DATASET ENTRIES:
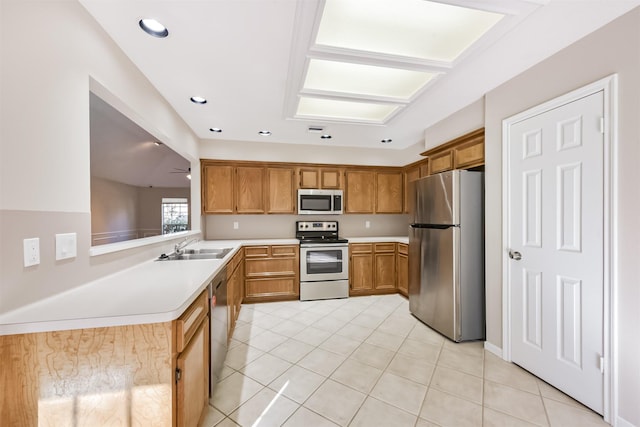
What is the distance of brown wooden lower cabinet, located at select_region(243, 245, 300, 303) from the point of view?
3.63m

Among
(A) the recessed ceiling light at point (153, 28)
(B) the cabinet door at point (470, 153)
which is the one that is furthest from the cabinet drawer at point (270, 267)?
(A) the recessed ceiling light at point (153, 28)

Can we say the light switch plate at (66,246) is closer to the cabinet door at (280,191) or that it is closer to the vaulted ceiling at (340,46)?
the vaulted ceiling at (340,46)

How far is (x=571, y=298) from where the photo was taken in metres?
1.71

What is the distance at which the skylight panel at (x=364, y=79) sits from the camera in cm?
216

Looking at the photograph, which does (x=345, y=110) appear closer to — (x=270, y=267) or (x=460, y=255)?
(x=460, y=255)

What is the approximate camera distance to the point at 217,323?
6.08 feet

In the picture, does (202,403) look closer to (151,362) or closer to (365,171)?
(151,362)

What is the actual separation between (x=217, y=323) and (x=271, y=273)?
1836 millimetres

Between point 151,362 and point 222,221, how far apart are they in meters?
3.21

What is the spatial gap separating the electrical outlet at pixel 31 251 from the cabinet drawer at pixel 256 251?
2543 millimetres

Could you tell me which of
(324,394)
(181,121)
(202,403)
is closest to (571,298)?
(324,394)

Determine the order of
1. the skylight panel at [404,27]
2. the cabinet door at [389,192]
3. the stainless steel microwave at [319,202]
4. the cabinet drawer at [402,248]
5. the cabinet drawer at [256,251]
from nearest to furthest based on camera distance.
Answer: the skylight panel at [404,27] < the cabinet drawer at [256,251] < the cabinet drawer at [402,248] < the stainless steel microwave at [319,202] < the cabinet door at [389,192]

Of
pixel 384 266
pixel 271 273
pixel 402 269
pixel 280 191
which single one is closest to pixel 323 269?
pixel 271 273

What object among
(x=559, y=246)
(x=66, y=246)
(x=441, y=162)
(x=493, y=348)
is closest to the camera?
(x=66, y=246)
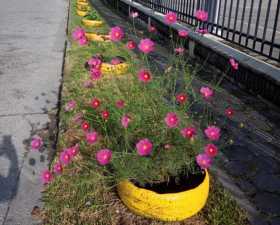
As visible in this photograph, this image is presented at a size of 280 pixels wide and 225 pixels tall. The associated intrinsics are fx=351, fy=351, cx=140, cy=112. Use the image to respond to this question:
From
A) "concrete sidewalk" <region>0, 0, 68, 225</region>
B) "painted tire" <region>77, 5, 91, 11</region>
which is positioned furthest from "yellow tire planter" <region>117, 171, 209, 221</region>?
"painted tire" <region>77, 5, 91, 11</region>

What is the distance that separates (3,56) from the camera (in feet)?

REQUIREMENT: Could you write out all of the material above word for word, leaving out the pictures?

EXERCISE OUTPUT:
What is the distance of brown wooden lower cabinet, located at select_region(243, 245, 300, 303) from the point of view?
3.63m

Among
(A) the recessed ceiling light at point (153, 28)
(B) the cabinet door at point (470, 153)
which is the one that is furthest from the cabinet drawer at point (270, 267)?
(A) the recessed ceiling light at point (153, 28)

Can we say the light switch plate at (66,246) is closer to the cabinet door at (280,191) or that it is closer to the vaulted ceiling at (340,46)?
the vaulted ceiling at (340,46)

How far is (x=571, y=298) from where the photo was taken in metres?
1.71

What is the distance at which the skylight panel at (x=364, y=79) sits from the camera in cm?
216

Looking at the photograph, which does (x=345, y=110) appear closer to — (x=270, y=267) or (x=460, y=255)?
(x=460, y=255)

What is the approximate camera distance to the point at 217,323?
6.08 feet

In the picture, does (202,403) look closer to (151,362) or closer to (365,171)?
(151,362)

What is the actual separation between (x=217, y=323) and (x=271, y=273)?
1836 millimetres

Between point 151,362 and point 222,221, how far apart are they in meters?
3.21

What is the spatial gap separating the electrical outlet at pixel 31 251 from the cabinet drawer at pixel 256 251?
2543 millimetres

Could you tell me which of
(324,394)
(181,121)
(202,403)
is closest to (571,298)?
(324,394)

Determine the order of
1. the skylight panel at [404,27]
2. the cabinet door at [389,192]
3. the stainless steel microwave at [319,202]
4. the cabinet drawer at [402,248]
5. the cabinet drawer at [256,251]
from nearest to furthest based on camera distance.
Answer: the skylight panel at [404,27] < the cabinet drawer at [256,251] < the cabinet drawer at [402,248] < the stainless steel microwave at [319,202] < the cabinet door at [389,192]

Of
pixel 384 266
pixel 271 273
pixel 402 269
pixel 280 191
which single one is closest to pixel 323 269?
pixel 271 273

What object among
(x=559, y=246)
(x=66, y=246)
(x=441, y=162)
(x=493, y=348)
is closest to the camera?
(x=66, y=246)
As visible in this photograph, this image is presented at a size of 280 pixels wide and 225 pixels tall. The associated intrinsics are fx=351, fy=351, cx=140, cy=112. Use the image to respond to this question:
From
A) "concrete sidewalk" <region>0, 0, 68, 225</region>
B) "painted tire" <region>77, 5, 91, 11</region>
which is positioned furthest from "yellow tire planter" <region>117, 171, 209, 221</region>?
"painted tire" <region>77, 5, 91, 11</region>

What is the distance that separates (3,56) from the camera (in feet)?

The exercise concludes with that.